Quoted passage:
┏━━
Online Website Backup Options? 173
pdcull writes "I can't be the only person on the planet who has this problem: I have a couple of websites, with around 2 GB of space in use on my hosting provider, plus a few MySQL databases. I need to keep up-to-date backups, as my host provides only a minimal backup function. However, with a Net connection that only gets to 150 Kbps on a good day, there is no way I can guarantee a decent backup on my home PC using FTP. So my question is: does anybody provide an online service where I can feed them a URL, an FTP password, and some money, and they will post me DVDs with my websites on them? If such services do exist (the closest I found was a site that promised to send CDs and had a special deal for customers that had expired in June!), has anybody had experience with them which they could share? Any recommendations of services to use or to avoid?"
Why not use an online solution? (Score:5, Informative)
┗━━
(Source data)
┏━━
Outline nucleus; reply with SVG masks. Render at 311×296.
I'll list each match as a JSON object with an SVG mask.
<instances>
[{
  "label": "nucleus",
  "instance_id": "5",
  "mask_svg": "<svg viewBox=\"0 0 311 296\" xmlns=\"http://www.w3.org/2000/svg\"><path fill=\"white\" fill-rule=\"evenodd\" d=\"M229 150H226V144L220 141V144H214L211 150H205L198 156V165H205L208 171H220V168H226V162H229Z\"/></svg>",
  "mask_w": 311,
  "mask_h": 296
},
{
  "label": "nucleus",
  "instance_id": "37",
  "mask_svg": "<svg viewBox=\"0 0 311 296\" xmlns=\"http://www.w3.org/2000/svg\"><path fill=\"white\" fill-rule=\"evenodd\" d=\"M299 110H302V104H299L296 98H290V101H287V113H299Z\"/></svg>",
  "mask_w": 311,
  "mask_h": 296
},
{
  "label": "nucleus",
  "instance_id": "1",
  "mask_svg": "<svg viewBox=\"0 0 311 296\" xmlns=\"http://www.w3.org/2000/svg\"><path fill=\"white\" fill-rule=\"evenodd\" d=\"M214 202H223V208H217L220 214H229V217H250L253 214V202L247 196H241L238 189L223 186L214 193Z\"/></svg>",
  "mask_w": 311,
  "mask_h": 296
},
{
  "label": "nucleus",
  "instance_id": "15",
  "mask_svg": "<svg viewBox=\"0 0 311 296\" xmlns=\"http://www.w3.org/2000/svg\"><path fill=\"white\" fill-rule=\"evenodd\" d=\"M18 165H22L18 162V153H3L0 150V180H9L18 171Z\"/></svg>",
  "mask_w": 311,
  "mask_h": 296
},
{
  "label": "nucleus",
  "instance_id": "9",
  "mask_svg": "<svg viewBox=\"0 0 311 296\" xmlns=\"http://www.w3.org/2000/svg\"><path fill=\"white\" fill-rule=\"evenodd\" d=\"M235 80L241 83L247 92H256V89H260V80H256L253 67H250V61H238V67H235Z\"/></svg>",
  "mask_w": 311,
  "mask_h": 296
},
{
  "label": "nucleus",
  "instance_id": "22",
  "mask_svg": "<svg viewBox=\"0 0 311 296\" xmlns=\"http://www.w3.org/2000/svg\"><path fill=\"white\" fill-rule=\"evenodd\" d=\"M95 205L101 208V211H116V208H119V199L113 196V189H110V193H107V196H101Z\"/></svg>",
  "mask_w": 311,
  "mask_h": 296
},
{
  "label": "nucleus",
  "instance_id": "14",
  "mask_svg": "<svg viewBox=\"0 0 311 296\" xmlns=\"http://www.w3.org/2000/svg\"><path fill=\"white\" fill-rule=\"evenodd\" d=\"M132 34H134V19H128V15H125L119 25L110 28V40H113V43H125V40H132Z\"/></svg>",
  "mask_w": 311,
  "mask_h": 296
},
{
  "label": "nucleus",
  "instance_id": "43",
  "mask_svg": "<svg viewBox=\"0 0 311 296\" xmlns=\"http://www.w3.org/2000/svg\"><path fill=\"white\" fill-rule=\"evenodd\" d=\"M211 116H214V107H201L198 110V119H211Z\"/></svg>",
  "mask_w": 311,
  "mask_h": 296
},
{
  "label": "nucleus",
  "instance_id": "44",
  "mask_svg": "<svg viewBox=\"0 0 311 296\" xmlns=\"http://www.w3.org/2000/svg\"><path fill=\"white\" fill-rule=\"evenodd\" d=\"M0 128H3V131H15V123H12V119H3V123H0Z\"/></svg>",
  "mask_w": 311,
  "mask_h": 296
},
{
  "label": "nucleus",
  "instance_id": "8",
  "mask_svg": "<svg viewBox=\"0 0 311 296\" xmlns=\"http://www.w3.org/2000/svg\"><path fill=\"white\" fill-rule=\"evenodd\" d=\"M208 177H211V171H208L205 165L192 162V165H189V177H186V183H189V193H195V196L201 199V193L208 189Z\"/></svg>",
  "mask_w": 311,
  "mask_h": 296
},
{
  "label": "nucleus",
┗━━
In the website backup post above, what three things would the poster give an online service so that it would mail DVDs of the websites?

Full answer:
- a URL
- an FTP password
- some money